Chip Heath and Dan Heath describe building memorable moments in The Power of Moments: Why Certain experiences Have Extraordinary Impact.
“When we assess our experiences, we don’t average our minute-by-minute sensations. Rather, we tend to remember flagship moments: the peaks, the pits, and the transitions. We should be engineering what we do, not for the whole experience, but to give the peak experiences that people will remember.”
Donald Trump is the par excellence of creating memorable moments. Sending a planeload of people to Panama monopolizes media. The story has everything: illegal immigrants, Panama bending to Trump after he threatened them, airplanes, military, international relations.
If you are anti-Trump, sending a planeload of African and Asian people in shackles and locking them in a jail with no access to anyone resources, maybe even starving them, separating them from their families, while they wait for some next indignity or death grabs your attention and fans your disgust, anger, and anxiety.
If you are pro-Trump, you see all over the media how he is dealing with immigration, which reinforces your view that he is solving the problems of violence and job-stealing by purging the country of their causes.

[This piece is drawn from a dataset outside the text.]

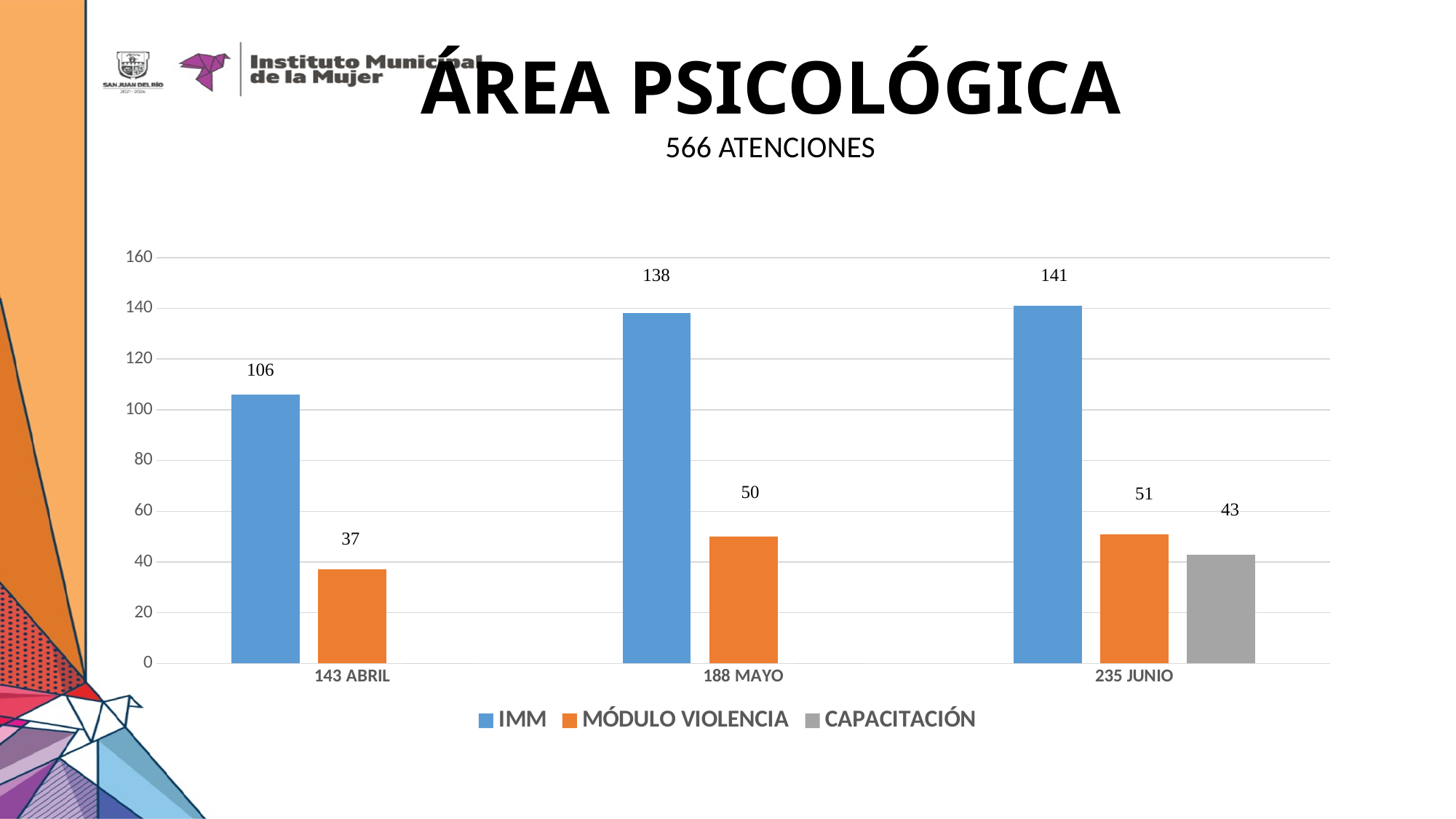
Do the IMM values rise or fall from 143 ABRIL to 235 JUNIO? rise What kind of chart is shown on the slide? bar chart What is the difference between the IMM values for 188 MAYO and 143 ABRIL? 32 What is the IMM value for 235 JUNIO? 141 Which is larger, the IMM value for 143 ABRIL or the MÓDULO VIOLENCIA value for 235 JUNIO? IMM value for 143 ABRIL What is the MÓDULO VIOLENCIA value for 188 MAYO? 50 Which month has the lowest MÓDULO VIOLENCIA value? 143 ABRIL What is the CAPACITACIÓN value for 235 JUNIO? 43 How many series does the legend list? 3 What is the IMM value for 143 ABRIL? 106 Which month has the highest IMM value? 235 JUNIO How many categories are shown on the x axis? 3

Each side is captivated by the incident and creates a story that bolsters their beliefs.
Our brains create stories as shortcuts so that we can rapidly make sense of situations. Those stories are just shortcuts. They are not truth, but we treat them as truth and we act on them.
Remember, this is a made for media, made for outrage event. It’s one event. It’s like evaluating a whole restaurant experience on the basis of a plastic spoon. Even if the stakes are bigger.
Drumpf has lots of guidance for distractions while they dismantle the US Government from the Heritage Foundation’s 30 years of prep. They would have tried all this in 2016, but he jumped out too fast and stumbled before they could get setup. Now, they have his tax returns, the other branches, the media, and the fires are raging.